I am using Nifi to load CSVs, apply a NEW schema and load them into a SQl db. Currently I am writting an Avro schema, and applying the schema to each CSV. I am writing the schema based on the order of the incoming CSV- the first field = first column in CSV. Is there a way to map one schema to another based on column name? I.e. can I say 'csv.name -> sql.username'.

I know this can be done manually before uploading the csvs, I am wondering if there is a way within Nifi to map a schema to data based on the datas current schema, not knowing the order of the current schema, just the fields.

I have read about recordpaths and update records. I am looking for something to match the whole incoming schema to a new schema, not based on order.

Avro Schema Settings:

AvroSchema settings

PutDatabaseRecord settings

PutDatabaseRecord settings

1
If you are loading those files into a DB, the order of the columns usually doesn't matter. What processor are you using to insert them into the DB and what kind of DB do you use? - Ben Yaakobi
"GetFile->PutDatabaseRecord" I am aplying an Avro Schema before PutDataBaseRecord. Using mssql db. I am having trouble with the AvroSchema neededing to be mapped to the data in a specific order, not the data to the db. - ash_huddles
Could you provide the processor in which you apply the Avro shema with, its configuration, and more importantely, its AvroReader/Writer configuration? - Ben Yaakobi
@BenYaakobi I am not having problem with the current configuration, I am just looking to apply the schema without having to follow the current files order.
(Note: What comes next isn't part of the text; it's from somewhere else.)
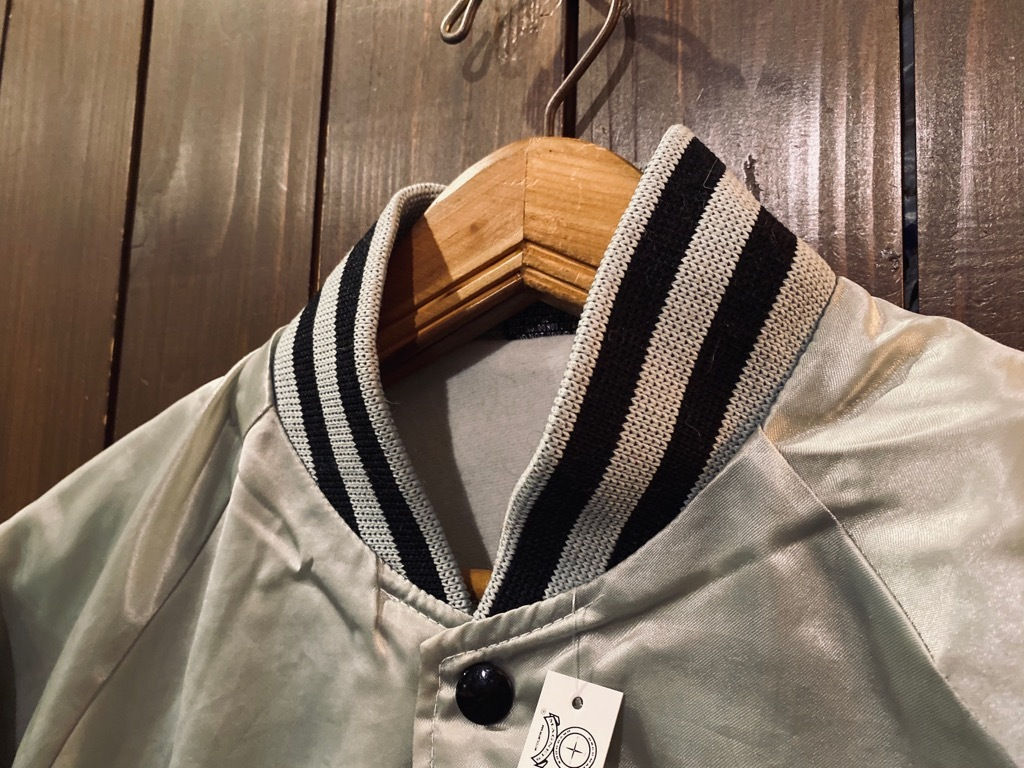マグネッツ神戸店 8/8(土)Varsity Jacket入荷! #4 Black & White!!!_c0078587_11132021.jpg
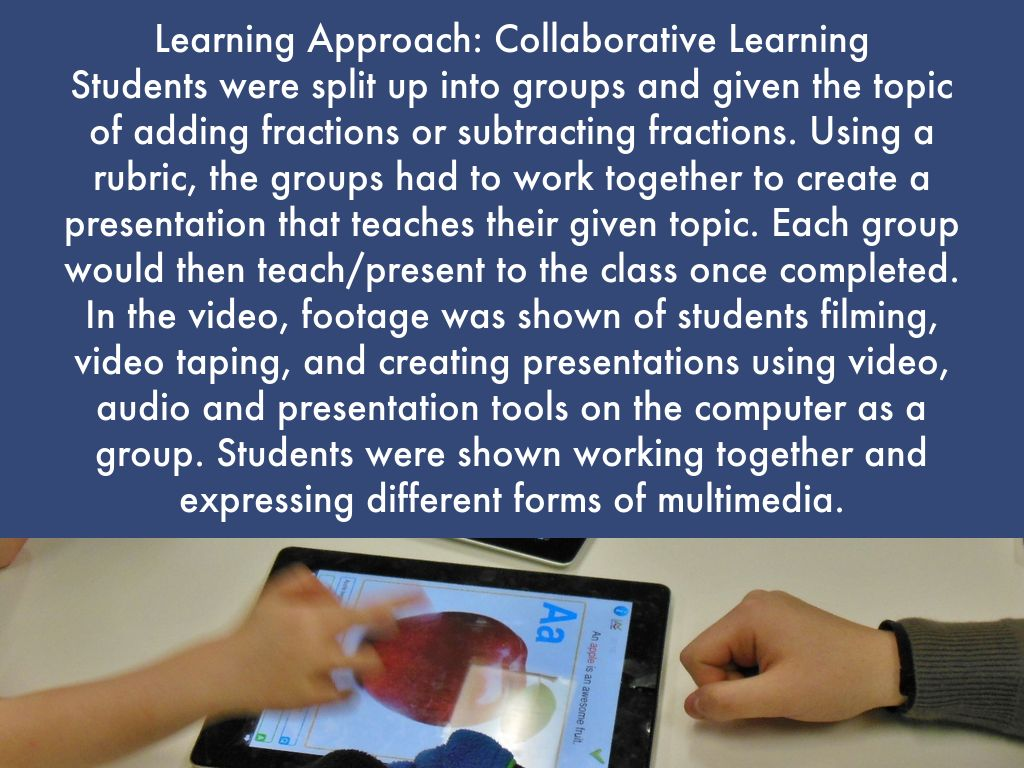 collaborative approaches to learning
Below is an example schema. I will attach screen shots of the configurations. { "namespace": "nifi", "name": "test", "type": "record", "fields": [ { "name": “field1", "type": ["null","string"] }, { "name": "field2", "type": ["null","string"]}, { "name": "field3", "type": ["null","string"] } ] } - ash_huddles
@BenYaakobi this is a similar question, but with a different application of the schema. stackoverflow.com/questions/45852910/…. The only solution I have found so far is to use execute script and write custome code to map the new schema to the old schema based on column name, not order. - ash_huddles

1 Answers

0
votes

As I see it, you have two options:

Option 1(better one): Add a header line to your records and set Treat First Line as Header to True in your CSVReader

Option 2: Set Schema Access Strategy in your CSVReader to Infer Schema(available since NiFi 1.9.0)

The first one can guarantee a correct mapping of your fields their types.